** BEGIN DOCUMENT EXTRACT **
Studio album by A-ha
- Released: 12 June 2009
- Recorded: January – May 2009
- Studios: United States; (Water Music, Beat 360, The Alabaster Room); Norway; (Yoga Studio, Alabaster Cottage, Malabar Studio, Rainbow Studio); Germany; (Gaga Studios, Bookie Park Studios); United Kingdom; (Real World Studios);
- Genre: Synth-pop
- Length: 40:45
- Labels: We Love Music; Polydor; Universal;
- Producers: A-ha; Steve Osborne; Mark Saunders; Roland Spremberg; Erik Ljunggren;

A-ha chronology
| Analogue (2005) | Foot of the Mountain (2009) | 25 (2010) |

Singles from Foot of the Mountain
- "Foot of the Mountain" Released: 5 May 2009; "Nothing Is Keeping You Here" Released: 21 September 2009; "Shadowside" Released: 21 September 2009;

= Foot of the Mountain =

Foot of the Mountain is the ninth studio album by the Norwegian synth-pop band A-ha. It was released on 19 June 2009 and reached No. 1 on the German Albums Chart and No. 2 on the Norwegian Albums Chart. In its first week in the UK, the album debuted at No. 5, the group's highest chart placing in that country since Stay on These Roads in 1988.

The overall sound of the record marks a return to the synth-pop style the band became famous for in the mid-1980s. Keyboardist Magne Furuholmen describes the album thus: "It's an album that incorporates the key elements that first defined the band: soaring vocals, synth hooks, yearning lyrics and melodic melancholia."

Foot of the Mountain was A-ha's last full-length album before their split in 2010 and the last to use the new A-ha logo before they reunited and reverted to their old logo. However, they did release a further compilation album 25 with their new single "Butterfly, Butterfly (The Last Hurrah)" before reuniting in 2015.
** END DOCUMENT EXTRACT **
** BEGIN GIVEN RECORDS **
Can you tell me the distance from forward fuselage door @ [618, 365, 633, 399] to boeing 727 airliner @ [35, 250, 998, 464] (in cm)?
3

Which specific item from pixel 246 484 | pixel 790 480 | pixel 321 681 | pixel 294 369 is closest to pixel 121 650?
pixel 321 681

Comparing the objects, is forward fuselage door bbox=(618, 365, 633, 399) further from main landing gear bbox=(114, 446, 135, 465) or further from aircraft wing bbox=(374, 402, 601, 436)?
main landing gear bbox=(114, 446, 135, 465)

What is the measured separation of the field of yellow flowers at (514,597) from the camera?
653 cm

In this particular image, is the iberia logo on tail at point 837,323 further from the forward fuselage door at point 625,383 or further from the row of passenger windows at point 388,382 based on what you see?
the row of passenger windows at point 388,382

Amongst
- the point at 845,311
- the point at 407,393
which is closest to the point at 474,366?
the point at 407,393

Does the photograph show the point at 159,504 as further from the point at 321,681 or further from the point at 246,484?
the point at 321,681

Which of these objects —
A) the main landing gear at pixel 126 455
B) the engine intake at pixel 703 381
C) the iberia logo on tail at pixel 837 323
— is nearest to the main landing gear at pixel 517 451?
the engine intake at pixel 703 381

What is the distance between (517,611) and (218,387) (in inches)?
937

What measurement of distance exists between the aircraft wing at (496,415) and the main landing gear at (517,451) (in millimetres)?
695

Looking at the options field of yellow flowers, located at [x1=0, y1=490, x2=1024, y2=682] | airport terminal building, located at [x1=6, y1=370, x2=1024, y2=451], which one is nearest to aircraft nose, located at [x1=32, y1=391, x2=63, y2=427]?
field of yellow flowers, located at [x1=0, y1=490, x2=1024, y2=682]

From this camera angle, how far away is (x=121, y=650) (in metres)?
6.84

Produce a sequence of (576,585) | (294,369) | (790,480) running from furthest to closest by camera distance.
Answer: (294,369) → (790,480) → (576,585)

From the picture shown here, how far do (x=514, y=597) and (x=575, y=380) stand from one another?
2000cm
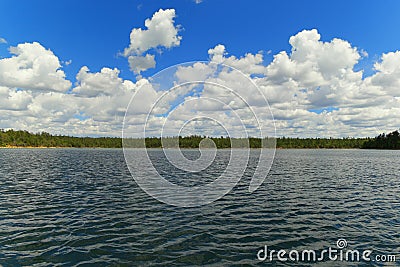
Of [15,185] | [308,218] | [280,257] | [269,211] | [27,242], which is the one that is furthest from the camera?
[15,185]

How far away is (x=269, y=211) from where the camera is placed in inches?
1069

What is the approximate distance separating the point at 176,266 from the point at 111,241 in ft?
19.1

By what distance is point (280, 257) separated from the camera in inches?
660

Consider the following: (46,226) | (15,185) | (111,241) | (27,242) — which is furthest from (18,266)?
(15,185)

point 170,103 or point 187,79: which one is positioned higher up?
** END GIVEN RECORDS **
Reproduce word for word the passage of the Foot of the Mountain article between "Foot of the Mountain was" and "reuniting in 2015.", inclusive.

**ANSWER BELOW**
Foot of the Mountain was A-ha's last full-length album before their split in 2010 and the last to use the new A-ha logo before they reunited and reverted to their old logo. However, they did release a further compilation album 25 with their new single "Butterfly, Butterfly (The Last Hurrah)" before reuniting in 2015.